▶ Instructions to follow
Exclude the pictures and repeat all of the data exactly.

+++ Given data +++

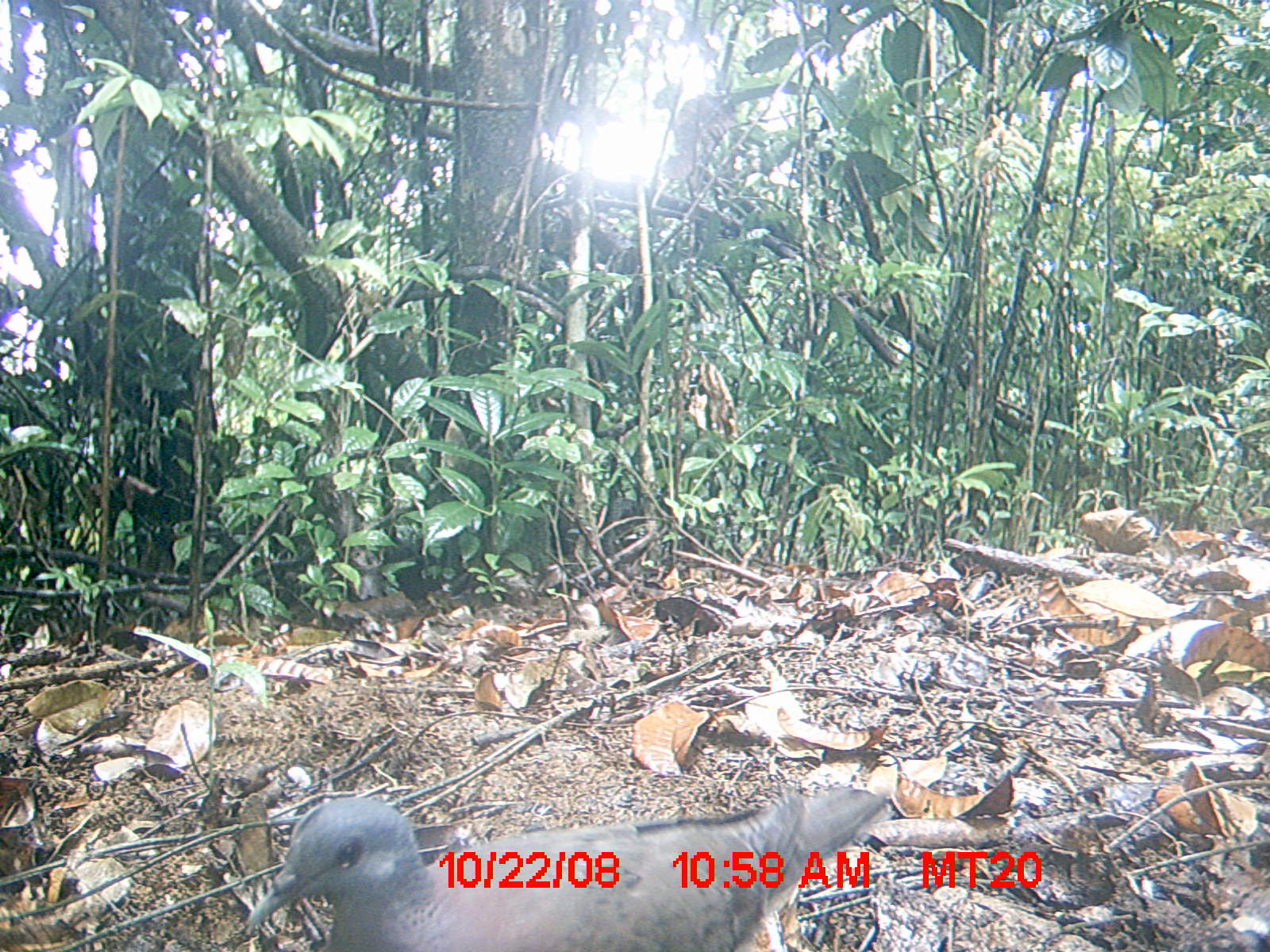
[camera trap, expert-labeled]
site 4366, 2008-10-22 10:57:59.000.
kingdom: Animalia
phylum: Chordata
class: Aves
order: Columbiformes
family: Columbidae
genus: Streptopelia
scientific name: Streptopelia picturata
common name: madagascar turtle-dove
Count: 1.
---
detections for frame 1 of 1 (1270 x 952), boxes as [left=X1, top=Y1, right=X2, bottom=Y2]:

+++

▶ Solution to the exercise
[camera trap, expert-labeled]
site 4366, 2008-10-22 10:57:59.000.
kingdom: Animalia
phylum: Chordata
class: Aves
order: Columbiformes
family: Columbidae
genus: Streptopelia
scientific name: Streptopelia picturata
common name: madagascar turtle-dove
Count: 1.
---
detections for frame 1 of 1 (1270 x 952), boxes as [left=X1, top=Y1, right=X2, bottom=Y2]:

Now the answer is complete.